L’esito felice della vicenda non deve tuttavia farci dimenticare gli errori che sono stati commessi, e che speriamo non vengano più ripetuti. E l’errore fondamentale è stato quello di imbarcare dei militari a protezione di una nave civile, senza munirli della relativa autorità di gestione delle emergenze.

Il pasticcio infatti è nato perché il comandante della “Enrica Lexie” aveva ubbidito agli ordini del suo armatore di approdare in territorio indiano, legittimando così la locale autorità giudiziaria allo svolgimento delle indagini conclusesi, come si sa, con l’arresto dei nostri due marò.
Poiché i fatti erano avvenuti in acque internazionali, era sufficiente che la nostra petroliera evitasse quell’approdo, lasciando così all’Italia - in quanto Stato di bandiera - la competenza ad accertare l’eventuale reato. Ebbene, è regola universale, e anche di buon senso, che se si mandano dei militari a proteggere un’imbarcazione civile essi non possano essere subordinati alle decisioni di un armatore. 

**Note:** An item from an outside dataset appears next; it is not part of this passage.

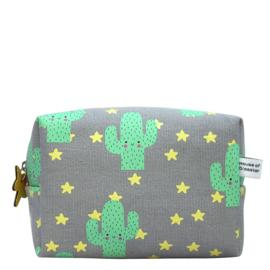 (Make-up) bag Happy Cactus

Questo ovviamente non significa che i nostri marò si sarebbero dovuti ribellare. Significa che chi li aveva mandati non aveva dato le opportune disposizioni perché fossero loro, e non altri, a gestire le eventuali emergenze. Va anche aggiunto che dal momento dell’approdo le autorità indiane non potevano comportarsi diversamente. E lo stesso avremmo fatto noi, se i presunti colpevoli di un omicidio avvenuto all’estero a danno di cittadini italiani si fossero trovati nel nostro suolo, perché questo dice l’articolo 10 del nostro codice penale. Sotto questo profilo, il giudizio dell’Aja ci è stato particolarmente favorevole. Ma, ripetiamo, si è trattato di una opportuna giustizia sostanziale. 

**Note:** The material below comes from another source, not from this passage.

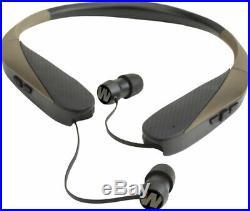 Walker's Razor Ear Bud XV Bluetooth Neck Worn Hearing Protection Ear Buds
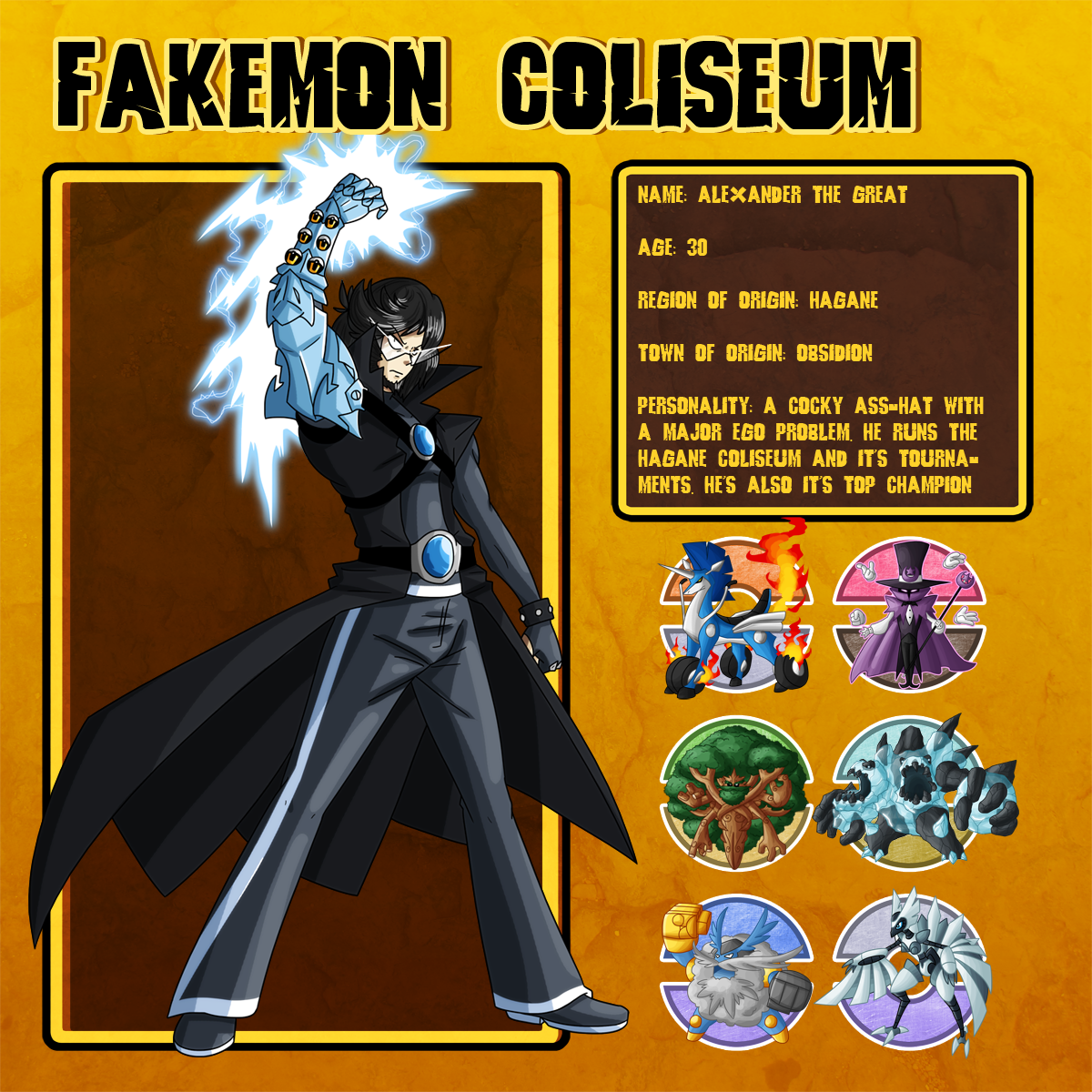 Fakemon Coliseum: Alexander - Bronze Team by MTC-Studios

Si chiude così una “querelle” che ha rischiato di invelenire i nostri rapporti con uno Stato per noi essenziale, non ultimo per i reciproci rapporti commerciali che hanno rischiato, ad un certo punto, di essere irrimediabilmente compromessi. Ma se possiamo - e dobbiamo - trarne un insegnamento, crediamo di riassumerlo così: quando si mandano i nostri concittadini all’estero, siano essi dei robusti militari come La Torre e Girone, o volonterosi e inermi cooperanti come Silvia Romano, dobbiamo predisporre tutte le cautele, normative e operative, per garantire loro, e in fondo anche noi, di non trovarsi invischiati in situazioni che sfuggono al controllo di tutti, e che possono facilmente convertirsi in tragedia, come è avvenuto a Pippa Bacca, o in interminabili trattative con governi o addirittura con organizzazioni terroristiche.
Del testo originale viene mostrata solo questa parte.